BDC and iA fit into that strategic plan in different ways. As a large insurance carrier, iA offers Luge’s portfolio companies the opportunity to work with a provider that currently has $187 billion in assets under management (AUM) and four million customers across Canada and the US. iA is currently working with Luge’s portfolio company Owl.co, which is a data aggregator that allows financial institutions to better understand customers and detect fraud.
BDC, as a Crown corporation owned by the Government of Canada, is a large financial institution in its own right, having handed out $7.2 billion in loans over the past year. Nault stated that BDC’s strategic value comes from its connection to the large number of funds it invests in, with its ability to offer Luge support on operations, best practices, and introductions to other investors. Luge also sees the opportunity for BDC to potentially partner with some of its portfolio companies.
While the firm noted it has several more deals near closing, the reality remains that Luge moves cautiously to ensure it invests in companies with little competitive overlap. Nault said Luge is highly selective because it hopes to work with its companies long term. “We’re not like a fund that does ‘spray and pray’,” he stated.

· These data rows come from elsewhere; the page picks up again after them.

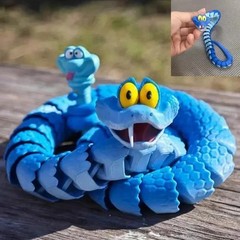 30cm Gary Snake: Disney Zootopia 2 Articulated Simulation Toy Snake, 3d Printed*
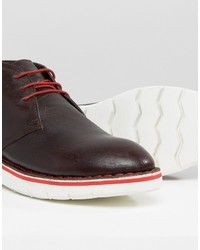 Темно-коричневые кожаные ботинки дезерты от Frank Wright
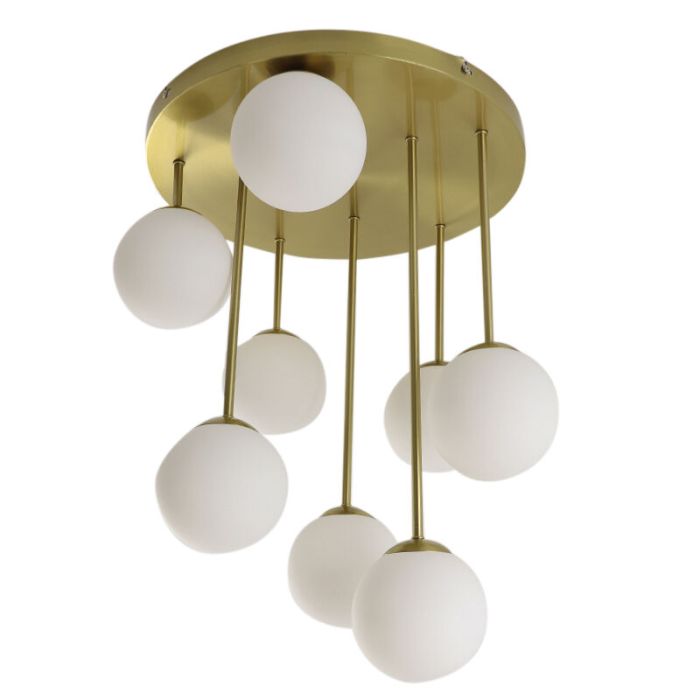 Plafonnier laiton design, Stacy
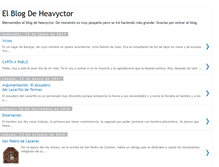 Tablet Screenshot of elblogdeheavyctor.blogspot.com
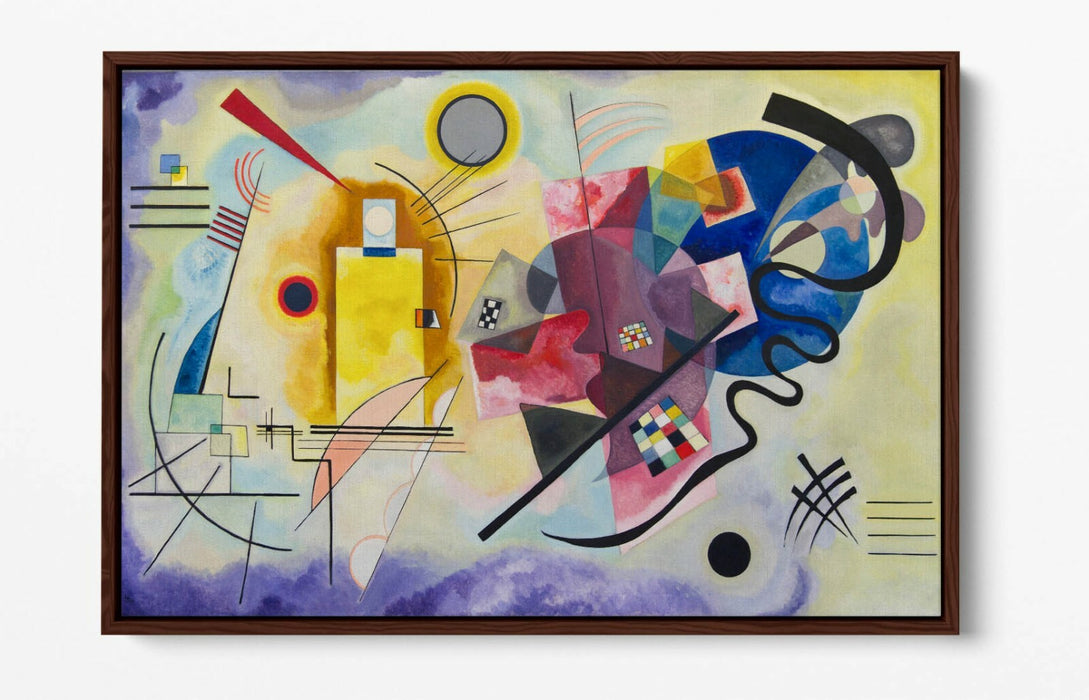 Canvas Wall Art – Wassily Kandinsky Yellow Red Blue Print | Float Effect Canvas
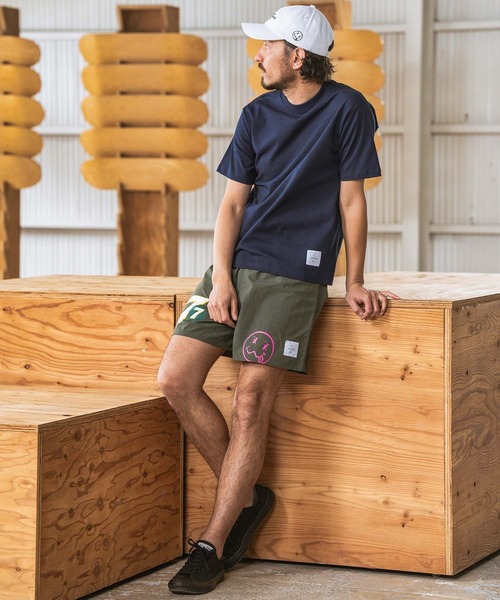 seventy seven(セブンティセブン)の「mt8995- heavy onz USA cotton t-shirts (77 label) Tシャツ(Tシャツ/カットソー・メンズ・ネイビー/ホワイト/ブラック・S/M/L/XL)」の7枚目の写真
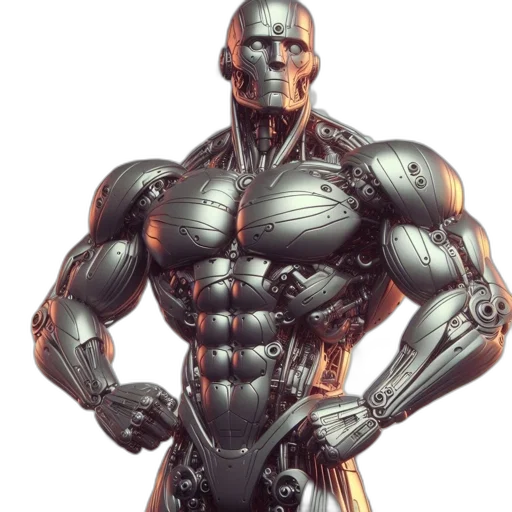 robot, animal, concept art, 3d render, comic book art, photorealistic, intricate, metallic transparent PNG cut-out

Having closed five deals to date, with the fifth yet to be announced, Luge is looking to make between 20 to 25 investments with its $85 million. Focusing on early-stage investments, Luge will continue to cut cheques from seed to Series A, with initial investments between $250,000 and $2 million. Half of the fund will be reserved for follow-on investments.
“We are very bullish on FinTech and financial services more broadly. The industry is hot and growing,” said Gillani. “We are seeing a lot more entrepreneurs with big ambitions, not just to solve a tiny little problem siloed in a corner somewhere, but really take a big bite out of a giant problem that is global in nature.”
“There was a true war between technology companies that want to get into financial services and financial service companies that realize they need to innovate a lot more technically,” added Nault. “We’re also seeing financial services really speeding up the way in which they’re trying to innovate and their motivation for working with the early, nimble companies is real. And that opens up a tremendous opportunity for young companies and funds Luge.”